Brook Lopez: The Gift and the Curse
Speaking of not being deep, Budenholzer’s decision to ride Brook Lopez in the fourth quarter with their season on the line was a precarious one, especially as Durant started to attack the big man’s patented drop coverage with one off-the-bounce jumper after the next.
Brooklyn took advantage of Lopez’s stiff legs with a barrage of high pick-and-rolls—mostly with KD but Irving ate as well. Brown had a ton of success as the rolling screener on these plays in the first half, walloping the Bucks with his giant-killing floater.
Instead of going small and moving Giannis to the five, or even asking a quicker Bobby Portis to deter wide-open jump shots from one of the best jump shooters in basketball history, Bud kept Lopez on the court and rolled the dice, playing percentages he apparently felt were in his team’s favor. Call it stubborn if you want. (I have.) But in this specific game, it worked.
Lopez acquitted himself down the stretch. Not only did he make one of the more important defensive plays of his career, racing step-for-step from the sideline to the rim with Brown to alter what would’ve been a go-ahead layup with five seconds to go, but in the last few possessions he positioned himself a few feet higher on the floor to make any pull-ups from Durant or Irving that much harder than they were earlier in the game.

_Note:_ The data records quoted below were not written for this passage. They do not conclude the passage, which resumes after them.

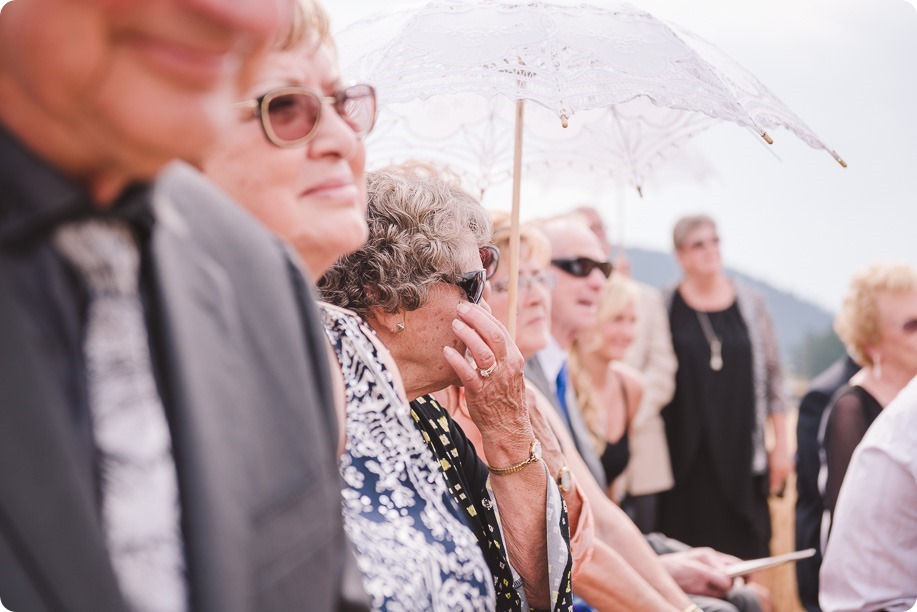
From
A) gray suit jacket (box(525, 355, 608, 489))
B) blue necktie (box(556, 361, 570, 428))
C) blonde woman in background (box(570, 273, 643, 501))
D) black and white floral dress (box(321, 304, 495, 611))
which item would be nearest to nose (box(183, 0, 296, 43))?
black and white floral dress (box(321, 304, 495, 611))

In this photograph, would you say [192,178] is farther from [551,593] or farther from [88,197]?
[551,593]

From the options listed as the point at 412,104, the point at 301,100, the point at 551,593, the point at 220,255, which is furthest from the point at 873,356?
the point at 220,255

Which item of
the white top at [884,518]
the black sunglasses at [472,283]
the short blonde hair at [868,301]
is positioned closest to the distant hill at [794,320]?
the short blonde hair at [868,301]

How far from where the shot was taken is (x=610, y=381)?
5098 millimetres

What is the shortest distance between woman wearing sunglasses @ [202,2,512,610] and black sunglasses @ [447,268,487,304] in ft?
1.17

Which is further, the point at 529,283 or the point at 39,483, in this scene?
the point at 529,283

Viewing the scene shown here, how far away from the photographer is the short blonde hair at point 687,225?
235 inches

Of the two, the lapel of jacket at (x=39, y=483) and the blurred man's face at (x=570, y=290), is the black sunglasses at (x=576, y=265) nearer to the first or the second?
the blurred man's face at (x=570, y=290)

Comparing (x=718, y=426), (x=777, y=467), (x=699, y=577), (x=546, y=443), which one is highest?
(x=546, y=443)

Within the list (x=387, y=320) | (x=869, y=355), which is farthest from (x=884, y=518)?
(x=869, y=355)

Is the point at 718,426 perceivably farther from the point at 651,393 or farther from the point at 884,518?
the point at 884,518

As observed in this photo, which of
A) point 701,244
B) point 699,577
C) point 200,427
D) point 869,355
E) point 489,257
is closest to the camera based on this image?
point 200,427

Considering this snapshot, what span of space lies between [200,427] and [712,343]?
510 centimetres

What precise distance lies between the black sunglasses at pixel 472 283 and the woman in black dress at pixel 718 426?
362 centimetres
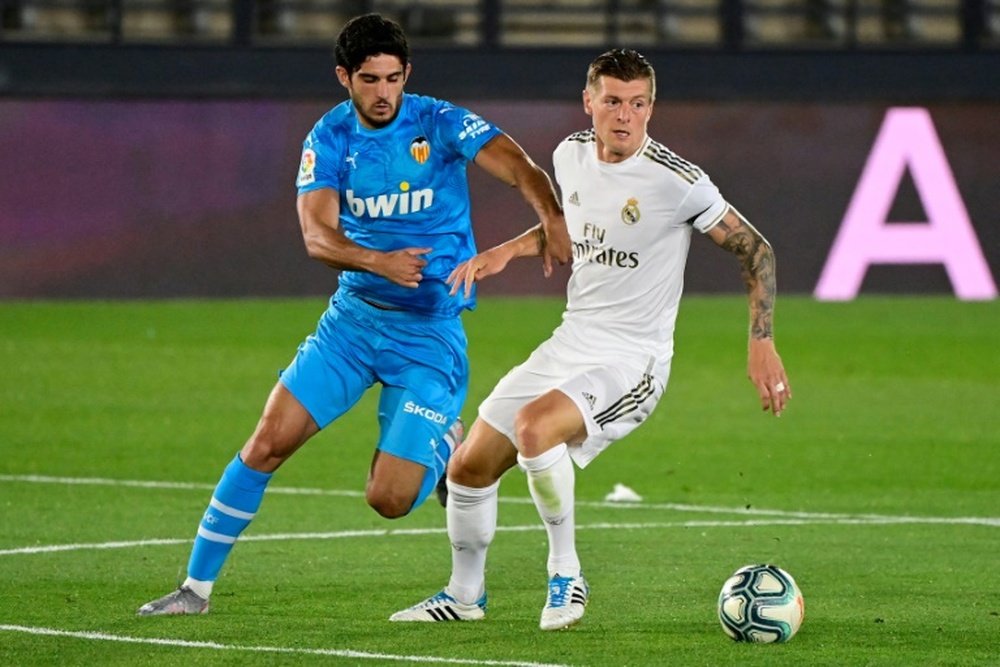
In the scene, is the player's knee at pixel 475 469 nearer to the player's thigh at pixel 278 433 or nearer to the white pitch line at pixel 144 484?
the player's thigh at pixel 278 433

The air space was tight, and on a couple of late possessions when the ball ended up in Brown’s hands, Lopez gave a strong contest on those same floaters that suddenly would not drop. He also helped way out on the floor to take away what could’ve been a wide-open three by Harris (who launched 11 shots and missed 10), then scampered back to block Brown’s shot in the paint.

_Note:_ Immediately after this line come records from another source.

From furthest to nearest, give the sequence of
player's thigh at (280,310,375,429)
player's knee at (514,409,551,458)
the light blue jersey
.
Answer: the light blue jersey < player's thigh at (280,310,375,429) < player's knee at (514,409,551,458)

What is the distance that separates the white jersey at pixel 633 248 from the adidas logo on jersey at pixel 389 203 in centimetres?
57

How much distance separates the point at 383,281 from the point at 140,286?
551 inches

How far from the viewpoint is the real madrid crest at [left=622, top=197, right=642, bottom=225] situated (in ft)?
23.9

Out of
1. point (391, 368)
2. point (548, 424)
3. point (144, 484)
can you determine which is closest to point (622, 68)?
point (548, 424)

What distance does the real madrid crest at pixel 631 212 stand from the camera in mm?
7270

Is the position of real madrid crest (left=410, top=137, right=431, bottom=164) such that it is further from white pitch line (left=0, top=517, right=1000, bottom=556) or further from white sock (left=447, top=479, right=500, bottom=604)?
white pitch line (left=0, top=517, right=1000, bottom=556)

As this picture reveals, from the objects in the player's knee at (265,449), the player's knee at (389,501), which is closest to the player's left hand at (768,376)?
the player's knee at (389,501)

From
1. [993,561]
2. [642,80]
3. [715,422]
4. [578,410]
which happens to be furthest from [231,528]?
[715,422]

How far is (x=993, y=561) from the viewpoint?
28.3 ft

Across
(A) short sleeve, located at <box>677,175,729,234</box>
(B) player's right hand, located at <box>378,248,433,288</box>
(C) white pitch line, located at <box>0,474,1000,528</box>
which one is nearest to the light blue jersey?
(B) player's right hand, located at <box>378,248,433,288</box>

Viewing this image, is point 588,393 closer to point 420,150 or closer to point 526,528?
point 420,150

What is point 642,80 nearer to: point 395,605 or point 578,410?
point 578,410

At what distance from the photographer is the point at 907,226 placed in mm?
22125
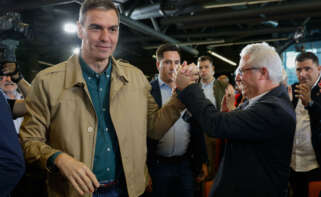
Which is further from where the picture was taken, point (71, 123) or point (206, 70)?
point (206, 70)

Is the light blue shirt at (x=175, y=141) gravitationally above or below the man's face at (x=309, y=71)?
below

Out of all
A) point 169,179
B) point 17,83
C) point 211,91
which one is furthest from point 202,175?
point 17,83

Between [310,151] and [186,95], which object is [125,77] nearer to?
[186,95]

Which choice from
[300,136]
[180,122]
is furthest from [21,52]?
[300,136]

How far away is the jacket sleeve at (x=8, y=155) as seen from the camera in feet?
2.92

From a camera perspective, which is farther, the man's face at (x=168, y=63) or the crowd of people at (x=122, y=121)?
the man's face at (x=168, y=63)


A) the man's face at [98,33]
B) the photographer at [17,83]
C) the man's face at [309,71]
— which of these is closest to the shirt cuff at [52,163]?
the man's face at [98,33]

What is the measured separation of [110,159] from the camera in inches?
56.6

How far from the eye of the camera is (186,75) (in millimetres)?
1604

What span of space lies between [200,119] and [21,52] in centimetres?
987

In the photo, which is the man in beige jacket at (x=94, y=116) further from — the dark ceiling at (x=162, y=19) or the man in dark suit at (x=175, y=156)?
the dark ceiling at (x=162, y=19)

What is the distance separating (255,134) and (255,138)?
0.03m

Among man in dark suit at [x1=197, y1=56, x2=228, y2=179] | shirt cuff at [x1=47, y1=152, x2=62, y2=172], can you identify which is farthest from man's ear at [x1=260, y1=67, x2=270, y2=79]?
man in dark suit at [x1=197, y1=56, x2=228, y2=179]

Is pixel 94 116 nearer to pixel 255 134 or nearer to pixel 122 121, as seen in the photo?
pixel 122 121
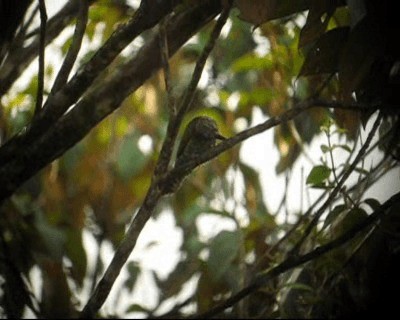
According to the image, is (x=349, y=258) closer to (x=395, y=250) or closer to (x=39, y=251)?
(x=395, y=250)

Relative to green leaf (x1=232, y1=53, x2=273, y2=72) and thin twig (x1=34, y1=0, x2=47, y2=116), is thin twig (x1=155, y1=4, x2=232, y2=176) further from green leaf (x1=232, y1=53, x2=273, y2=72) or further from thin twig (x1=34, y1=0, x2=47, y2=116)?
green leaf (x1=232, y1=53, x2=273, y2=72)

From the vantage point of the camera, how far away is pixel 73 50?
842 millimetres

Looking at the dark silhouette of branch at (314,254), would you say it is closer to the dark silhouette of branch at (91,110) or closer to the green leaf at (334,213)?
the green leaf at (334,213)

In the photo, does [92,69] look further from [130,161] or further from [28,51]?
[130,161]

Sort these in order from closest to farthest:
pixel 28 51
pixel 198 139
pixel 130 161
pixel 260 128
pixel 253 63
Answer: pixel 260 128 → pixel 198 139 → pixel 28 51 → pixel 253 63 → pixel 130 161

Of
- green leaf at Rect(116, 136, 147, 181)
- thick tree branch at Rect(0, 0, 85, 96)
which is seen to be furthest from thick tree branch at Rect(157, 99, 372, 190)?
green leaf at Rect(116, 136, 147, 181)

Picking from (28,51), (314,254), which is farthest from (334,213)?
(28,51)

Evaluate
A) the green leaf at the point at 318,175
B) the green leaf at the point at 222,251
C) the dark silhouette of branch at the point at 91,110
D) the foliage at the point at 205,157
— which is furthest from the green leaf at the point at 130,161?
the green leaf at the point at 318,175

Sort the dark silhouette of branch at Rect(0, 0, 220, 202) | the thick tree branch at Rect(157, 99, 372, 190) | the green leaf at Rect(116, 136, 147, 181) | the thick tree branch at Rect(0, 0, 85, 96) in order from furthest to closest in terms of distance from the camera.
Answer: the green leaf at Rect(116, 136, 147, 181) < the thick tree branch at Rect(0, 0, 85, 96) < the dark silhouette of branch at Rect(0, 0, 220, 202) < the thick tree branch at Rect(157, 99, 372, 190)

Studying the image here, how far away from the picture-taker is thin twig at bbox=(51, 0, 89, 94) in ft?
2.76

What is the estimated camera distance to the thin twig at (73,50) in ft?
2.76

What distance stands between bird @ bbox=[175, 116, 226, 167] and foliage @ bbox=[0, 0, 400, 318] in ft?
0.16

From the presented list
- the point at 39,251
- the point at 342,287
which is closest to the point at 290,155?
the point at 342,287

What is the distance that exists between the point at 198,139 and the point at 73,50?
0.22 meters
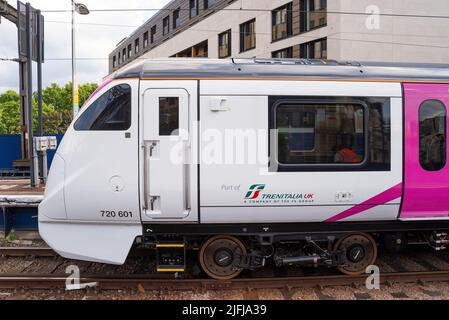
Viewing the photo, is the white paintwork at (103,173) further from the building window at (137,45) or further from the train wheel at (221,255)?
the building window at (137,45)

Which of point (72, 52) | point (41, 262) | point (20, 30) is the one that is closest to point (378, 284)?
point (41, 262)

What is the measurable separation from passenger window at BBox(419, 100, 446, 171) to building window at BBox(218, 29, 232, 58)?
2558cm

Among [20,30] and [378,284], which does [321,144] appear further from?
[20,30]

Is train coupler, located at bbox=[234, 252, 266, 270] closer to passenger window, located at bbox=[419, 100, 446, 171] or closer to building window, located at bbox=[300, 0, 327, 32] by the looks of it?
passenger window, located at bbox=[419, 100, 446, 171]

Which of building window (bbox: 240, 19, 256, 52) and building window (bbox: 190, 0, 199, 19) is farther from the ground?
building window (bbox: 190, 0, 199, 19)

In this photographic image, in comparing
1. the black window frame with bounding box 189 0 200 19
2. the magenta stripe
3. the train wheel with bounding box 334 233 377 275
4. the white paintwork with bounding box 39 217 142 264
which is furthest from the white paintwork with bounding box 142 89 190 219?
the black window frame with bounding box 189 0 200 19

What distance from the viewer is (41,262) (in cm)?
657

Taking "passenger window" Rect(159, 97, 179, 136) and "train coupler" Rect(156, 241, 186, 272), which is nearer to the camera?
"passenger window" Rect(159, 97, 179, 136)

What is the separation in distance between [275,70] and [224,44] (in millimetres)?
26500

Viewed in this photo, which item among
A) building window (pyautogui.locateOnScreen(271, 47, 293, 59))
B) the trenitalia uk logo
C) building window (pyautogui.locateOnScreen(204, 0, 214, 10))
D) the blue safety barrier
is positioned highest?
building window (pyautogui.locateOnScreen(204, 0, 214, 10))

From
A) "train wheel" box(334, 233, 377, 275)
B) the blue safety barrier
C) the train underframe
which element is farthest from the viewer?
the blue safety barrier

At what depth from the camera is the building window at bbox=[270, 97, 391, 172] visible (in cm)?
518

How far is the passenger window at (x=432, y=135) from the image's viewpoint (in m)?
5.33

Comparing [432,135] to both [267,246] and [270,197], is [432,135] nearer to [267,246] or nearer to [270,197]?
[270,197]
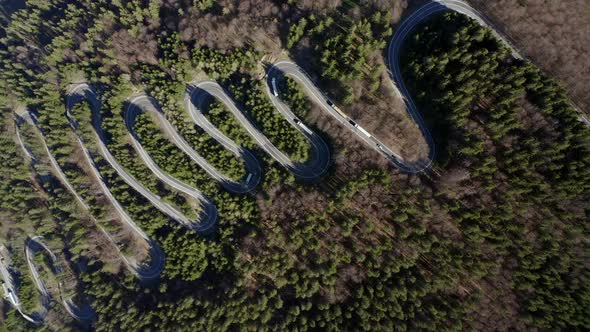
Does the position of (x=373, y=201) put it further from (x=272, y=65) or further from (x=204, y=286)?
(x=204, y=286)

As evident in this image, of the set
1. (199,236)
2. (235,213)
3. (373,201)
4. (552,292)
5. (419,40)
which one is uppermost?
(419,40)

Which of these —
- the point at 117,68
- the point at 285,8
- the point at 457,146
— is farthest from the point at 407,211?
the point at 117,68

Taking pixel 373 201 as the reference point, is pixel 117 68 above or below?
below

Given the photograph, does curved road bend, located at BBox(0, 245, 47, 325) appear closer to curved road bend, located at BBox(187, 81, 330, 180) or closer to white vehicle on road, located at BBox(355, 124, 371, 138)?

When the Bucks have the ball, nobody on the Nets cares about Lopez, and the Bucks don’t give them any reason to. He scored three points and couldn’t even space the floor on countless Antetokounmpo drives that were met by three or four black jerseys in the paint. Lopez grabbed only one offensive rebound and, despite being guarded by much smaller defenders for most of the game, never once took any of them into the post.

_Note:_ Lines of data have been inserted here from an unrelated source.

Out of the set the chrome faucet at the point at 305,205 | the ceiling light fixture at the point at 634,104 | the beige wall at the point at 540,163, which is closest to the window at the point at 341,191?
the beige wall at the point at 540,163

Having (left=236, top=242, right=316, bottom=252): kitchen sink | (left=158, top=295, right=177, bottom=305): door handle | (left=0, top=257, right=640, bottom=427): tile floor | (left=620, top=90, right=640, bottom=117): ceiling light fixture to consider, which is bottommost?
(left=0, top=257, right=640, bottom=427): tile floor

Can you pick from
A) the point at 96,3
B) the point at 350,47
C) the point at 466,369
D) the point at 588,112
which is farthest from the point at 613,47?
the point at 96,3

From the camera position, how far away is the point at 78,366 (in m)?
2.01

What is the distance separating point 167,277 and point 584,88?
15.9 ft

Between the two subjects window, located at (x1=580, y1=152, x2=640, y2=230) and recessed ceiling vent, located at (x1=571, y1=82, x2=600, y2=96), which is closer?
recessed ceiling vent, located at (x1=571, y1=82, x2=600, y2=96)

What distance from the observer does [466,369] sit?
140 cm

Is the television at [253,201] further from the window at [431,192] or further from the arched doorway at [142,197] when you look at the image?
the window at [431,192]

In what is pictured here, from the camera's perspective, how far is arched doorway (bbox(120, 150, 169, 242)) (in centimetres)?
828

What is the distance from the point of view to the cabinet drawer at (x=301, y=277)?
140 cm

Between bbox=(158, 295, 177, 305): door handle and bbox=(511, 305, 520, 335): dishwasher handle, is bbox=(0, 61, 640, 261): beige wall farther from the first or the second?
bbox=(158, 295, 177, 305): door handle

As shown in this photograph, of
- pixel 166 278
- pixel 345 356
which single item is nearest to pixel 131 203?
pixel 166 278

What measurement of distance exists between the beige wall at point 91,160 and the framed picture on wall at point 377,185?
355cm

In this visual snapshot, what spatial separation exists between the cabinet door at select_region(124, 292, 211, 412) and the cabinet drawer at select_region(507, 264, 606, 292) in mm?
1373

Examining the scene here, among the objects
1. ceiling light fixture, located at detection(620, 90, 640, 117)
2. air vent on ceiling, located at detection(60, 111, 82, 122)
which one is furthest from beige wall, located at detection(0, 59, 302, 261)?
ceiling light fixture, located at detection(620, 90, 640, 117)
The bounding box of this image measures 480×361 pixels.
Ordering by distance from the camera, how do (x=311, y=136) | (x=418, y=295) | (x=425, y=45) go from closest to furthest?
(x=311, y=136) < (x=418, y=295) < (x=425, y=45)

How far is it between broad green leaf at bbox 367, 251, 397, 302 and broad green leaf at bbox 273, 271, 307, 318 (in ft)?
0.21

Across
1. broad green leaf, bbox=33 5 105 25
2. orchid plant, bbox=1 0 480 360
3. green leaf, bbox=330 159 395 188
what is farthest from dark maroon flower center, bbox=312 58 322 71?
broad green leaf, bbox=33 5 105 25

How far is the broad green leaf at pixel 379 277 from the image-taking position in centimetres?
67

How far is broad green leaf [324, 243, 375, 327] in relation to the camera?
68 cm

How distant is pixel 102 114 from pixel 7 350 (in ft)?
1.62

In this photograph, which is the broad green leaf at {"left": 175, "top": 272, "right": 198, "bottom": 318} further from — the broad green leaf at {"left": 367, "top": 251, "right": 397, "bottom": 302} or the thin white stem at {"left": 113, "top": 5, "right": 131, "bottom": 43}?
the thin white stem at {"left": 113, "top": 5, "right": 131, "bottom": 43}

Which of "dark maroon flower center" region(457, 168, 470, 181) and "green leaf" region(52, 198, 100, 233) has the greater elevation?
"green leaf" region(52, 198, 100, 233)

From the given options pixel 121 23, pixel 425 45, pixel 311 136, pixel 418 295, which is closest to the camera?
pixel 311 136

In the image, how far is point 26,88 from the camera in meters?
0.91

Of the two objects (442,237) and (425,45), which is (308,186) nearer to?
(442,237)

He blocked six shots and moved about as well as anyone could ask him to when the Bucks needed him most. But maybe it’s best to see this performance as Lopez’s last stand. Whether Milwaukee actually does win an NBA championship or even reach the Finals, it feels less and less likely that their starting center will be on the court in the minutes that matter most.
Giannis three-pointers …
... need to stop. He took eight of them in this game. Seven did not go in. All were off the dribble. All were gross. Why they keep happening is one of the biggest mysteries in these playoffs.